The Freeport: who pays the price for its economic success?

freeport.aerial viw


There are conflicting views on the acceptability or otherwise of the operations of the Freeport Terminal at Kalafrana, limits of Birżebbuġa. Throughout the years, governments have repeatedly emphasised that the Freeport’s contribution to Malta’s economic growth justifies practically anything. It has been implied that no sacrifice was to be spared for the Freeport to be transformed into an economic success.

As a result, the residential community of Birżebbuġa has been forced to sacrifice its quality of life.

Putting it briefly, it is the result of a lack of planning prior to the setting up of the Planning Authority. Land required for the Freeport was expropriated as far back as 1962, yet a considerable residential area was developed close by in the mid-1980s. No suitable buffer zones were created to shield the Birżebbuġa community from the operational impacts of the Freeport. Had this been done when the Freeport was not even on the drawing board, the present day problems would have been substantially less than what they actually are today.

A major issue is the noise generated, particularly during the quiet hours. Advisors to the Freeport Terminal recently submitted the results of a 12-month noise monitoring survey which was conducted over the period February 2014 to January 2015. The report lists a number of recommended remedial measures, both those required in the short term as well as those requiring a longer time frame to implement. The 15 short-term measures and the seven long-term ones are no guarantee that issues of acoustic pollution will disappear. Reductions in impacts are anticipated even though no projections have yet been made as to whether these will be cancelled out by impacts resulting from an increase in operations at the Freeport Terminal.

A major contributor to noise pollution originating from the Freeport Terminal during the quiet hours is the humming of the main and auxiliary engines of the berthed vessels in port. It is for this specific reason that the Environmental Monitoring Committee at the Freeport Terminal (which includes representation from the Birżebbuġa Local Council) has insisted right through that the shore to ship electrical supply to vessels berthed at the Freeport Terminal should be addressed.

The final report of the 12-month noise survey in fact points at the necessity of undertaking studies on the feasibility of this proposal. This is in line with the 8 May 2006 Recommendation of the Commission of the European Union on the promotion of shore-side electricity for use by ships at berth in community ports (Recommendation 2006/339/EC).

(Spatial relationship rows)
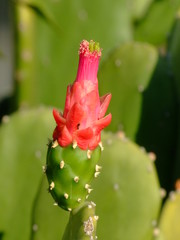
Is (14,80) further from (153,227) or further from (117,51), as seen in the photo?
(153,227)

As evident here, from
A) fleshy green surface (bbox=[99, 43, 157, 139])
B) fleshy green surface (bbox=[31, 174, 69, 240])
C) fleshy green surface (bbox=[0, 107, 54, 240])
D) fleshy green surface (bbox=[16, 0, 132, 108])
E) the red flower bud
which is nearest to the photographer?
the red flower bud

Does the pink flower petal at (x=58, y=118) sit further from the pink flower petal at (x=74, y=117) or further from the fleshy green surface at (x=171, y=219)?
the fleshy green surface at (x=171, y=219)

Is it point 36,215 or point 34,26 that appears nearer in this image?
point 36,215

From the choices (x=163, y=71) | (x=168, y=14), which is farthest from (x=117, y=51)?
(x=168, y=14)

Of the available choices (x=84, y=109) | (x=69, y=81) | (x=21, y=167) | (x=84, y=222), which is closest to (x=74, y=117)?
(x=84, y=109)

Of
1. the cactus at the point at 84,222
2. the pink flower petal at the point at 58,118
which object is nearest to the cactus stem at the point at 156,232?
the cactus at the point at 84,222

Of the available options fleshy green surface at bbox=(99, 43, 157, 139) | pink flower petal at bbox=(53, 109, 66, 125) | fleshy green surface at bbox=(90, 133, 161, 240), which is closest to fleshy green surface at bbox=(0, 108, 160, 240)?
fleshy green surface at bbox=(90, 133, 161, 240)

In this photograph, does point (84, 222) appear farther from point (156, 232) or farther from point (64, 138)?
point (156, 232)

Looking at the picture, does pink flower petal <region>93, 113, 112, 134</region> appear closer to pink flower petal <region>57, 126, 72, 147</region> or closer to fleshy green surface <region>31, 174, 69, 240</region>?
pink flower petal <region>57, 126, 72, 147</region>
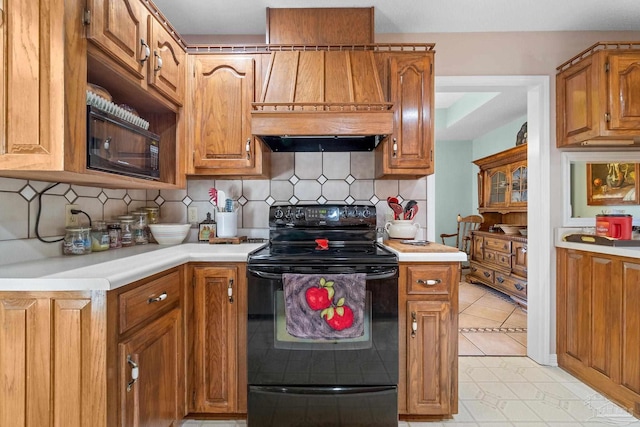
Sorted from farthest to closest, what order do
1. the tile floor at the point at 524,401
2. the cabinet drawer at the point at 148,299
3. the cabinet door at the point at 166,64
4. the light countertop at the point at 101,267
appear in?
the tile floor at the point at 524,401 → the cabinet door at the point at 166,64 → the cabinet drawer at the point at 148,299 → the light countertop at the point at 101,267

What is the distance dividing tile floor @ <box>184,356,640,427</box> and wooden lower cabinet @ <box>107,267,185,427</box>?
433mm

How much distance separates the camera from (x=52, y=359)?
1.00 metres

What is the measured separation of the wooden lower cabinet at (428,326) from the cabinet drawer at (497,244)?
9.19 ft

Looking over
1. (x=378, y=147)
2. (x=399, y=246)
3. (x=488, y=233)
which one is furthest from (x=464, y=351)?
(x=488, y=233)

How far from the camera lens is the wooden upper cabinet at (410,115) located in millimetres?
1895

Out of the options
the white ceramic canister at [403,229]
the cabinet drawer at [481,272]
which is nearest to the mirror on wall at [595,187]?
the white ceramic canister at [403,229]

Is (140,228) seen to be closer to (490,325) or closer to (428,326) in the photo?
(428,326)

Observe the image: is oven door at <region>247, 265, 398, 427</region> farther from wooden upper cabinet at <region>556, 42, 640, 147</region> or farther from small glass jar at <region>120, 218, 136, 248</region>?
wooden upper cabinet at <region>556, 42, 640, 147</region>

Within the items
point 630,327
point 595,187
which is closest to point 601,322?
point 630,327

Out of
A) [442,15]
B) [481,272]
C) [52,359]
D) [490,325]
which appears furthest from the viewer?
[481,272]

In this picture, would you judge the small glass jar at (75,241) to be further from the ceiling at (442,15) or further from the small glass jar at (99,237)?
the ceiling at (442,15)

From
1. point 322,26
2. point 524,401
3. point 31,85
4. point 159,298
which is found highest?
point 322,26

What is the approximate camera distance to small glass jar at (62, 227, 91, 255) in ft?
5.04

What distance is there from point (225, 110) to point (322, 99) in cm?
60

--

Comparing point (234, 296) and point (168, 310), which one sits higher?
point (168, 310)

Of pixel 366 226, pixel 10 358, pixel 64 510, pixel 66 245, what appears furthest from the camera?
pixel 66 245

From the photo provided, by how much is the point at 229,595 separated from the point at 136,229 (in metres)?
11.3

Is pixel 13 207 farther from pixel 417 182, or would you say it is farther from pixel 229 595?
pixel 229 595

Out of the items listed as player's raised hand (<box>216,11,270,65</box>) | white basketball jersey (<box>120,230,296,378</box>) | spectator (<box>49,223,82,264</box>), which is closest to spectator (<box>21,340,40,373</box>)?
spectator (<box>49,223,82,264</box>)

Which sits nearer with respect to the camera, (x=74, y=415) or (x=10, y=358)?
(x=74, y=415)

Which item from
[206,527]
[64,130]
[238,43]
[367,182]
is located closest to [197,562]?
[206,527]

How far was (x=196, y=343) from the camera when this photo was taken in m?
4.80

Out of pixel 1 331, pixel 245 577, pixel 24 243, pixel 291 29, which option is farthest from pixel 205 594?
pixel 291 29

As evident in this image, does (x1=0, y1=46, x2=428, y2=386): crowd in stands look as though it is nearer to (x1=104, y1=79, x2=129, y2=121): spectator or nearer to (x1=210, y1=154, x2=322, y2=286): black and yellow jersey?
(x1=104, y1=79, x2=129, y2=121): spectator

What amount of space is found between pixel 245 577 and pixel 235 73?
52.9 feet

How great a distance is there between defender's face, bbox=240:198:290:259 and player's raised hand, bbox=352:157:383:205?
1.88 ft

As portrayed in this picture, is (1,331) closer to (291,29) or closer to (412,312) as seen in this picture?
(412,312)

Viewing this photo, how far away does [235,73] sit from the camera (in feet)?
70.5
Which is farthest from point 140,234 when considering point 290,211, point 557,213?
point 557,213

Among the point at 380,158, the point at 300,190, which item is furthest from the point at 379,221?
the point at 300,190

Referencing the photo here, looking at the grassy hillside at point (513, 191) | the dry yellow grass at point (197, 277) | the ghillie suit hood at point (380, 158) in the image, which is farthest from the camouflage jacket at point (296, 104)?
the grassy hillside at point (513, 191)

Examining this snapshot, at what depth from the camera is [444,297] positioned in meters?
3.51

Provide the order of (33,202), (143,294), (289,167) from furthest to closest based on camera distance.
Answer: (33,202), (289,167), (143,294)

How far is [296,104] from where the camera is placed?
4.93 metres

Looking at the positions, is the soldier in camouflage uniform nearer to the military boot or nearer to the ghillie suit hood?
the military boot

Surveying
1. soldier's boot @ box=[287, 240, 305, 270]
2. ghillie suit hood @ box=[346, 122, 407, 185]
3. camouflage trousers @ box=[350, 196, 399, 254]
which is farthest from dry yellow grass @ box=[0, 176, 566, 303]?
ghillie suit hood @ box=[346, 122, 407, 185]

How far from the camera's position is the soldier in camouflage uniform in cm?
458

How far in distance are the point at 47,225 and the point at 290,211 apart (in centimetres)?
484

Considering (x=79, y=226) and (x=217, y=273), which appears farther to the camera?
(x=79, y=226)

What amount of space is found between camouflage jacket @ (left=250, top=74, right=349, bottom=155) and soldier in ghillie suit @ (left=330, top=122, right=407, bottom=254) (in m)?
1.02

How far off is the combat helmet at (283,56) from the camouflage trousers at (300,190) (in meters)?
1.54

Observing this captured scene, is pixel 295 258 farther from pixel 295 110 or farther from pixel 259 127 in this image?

---

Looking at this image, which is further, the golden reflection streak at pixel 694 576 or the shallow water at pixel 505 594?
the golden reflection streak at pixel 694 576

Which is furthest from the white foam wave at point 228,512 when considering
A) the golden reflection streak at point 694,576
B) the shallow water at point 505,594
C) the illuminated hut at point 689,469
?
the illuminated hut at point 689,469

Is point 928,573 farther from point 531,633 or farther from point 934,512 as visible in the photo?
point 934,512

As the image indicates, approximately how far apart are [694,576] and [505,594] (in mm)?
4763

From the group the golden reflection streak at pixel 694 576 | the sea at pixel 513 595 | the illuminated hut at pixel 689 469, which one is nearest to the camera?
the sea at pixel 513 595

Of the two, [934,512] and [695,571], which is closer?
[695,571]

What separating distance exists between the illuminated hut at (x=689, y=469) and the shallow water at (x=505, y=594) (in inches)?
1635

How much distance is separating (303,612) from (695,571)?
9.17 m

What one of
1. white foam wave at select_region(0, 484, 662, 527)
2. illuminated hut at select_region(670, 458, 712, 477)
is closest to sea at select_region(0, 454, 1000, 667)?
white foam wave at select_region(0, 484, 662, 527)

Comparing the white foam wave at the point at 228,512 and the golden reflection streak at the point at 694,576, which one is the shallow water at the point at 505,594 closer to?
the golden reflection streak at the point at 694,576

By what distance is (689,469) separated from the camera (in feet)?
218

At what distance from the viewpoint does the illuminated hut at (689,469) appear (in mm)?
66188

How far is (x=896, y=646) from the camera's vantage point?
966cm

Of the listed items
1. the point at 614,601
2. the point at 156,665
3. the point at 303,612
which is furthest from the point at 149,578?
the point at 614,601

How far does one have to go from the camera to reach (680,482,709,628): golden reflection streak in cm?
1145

## Task prompt
Rewrite the Freeport article from "The Freeport: who" down to "an economic success.", putting "successive administrations" wherever "governments" appears.

## Result for this task
The Freeport: who pays the price for its economic success?

freeport.aerial viw


There are conflicting views on the acceptability or otherwise of the operations of the Freeport Terminal at Kalafrana, limits of Birżebbuġa. Throughout the years, successive administrations have repeatedly emphasised that the Freeport’s contribution to Malta’s economic growth justifies practically anything. It has been implied that no sacrifice was to be spared for the Freeport to be transformed into an economic success.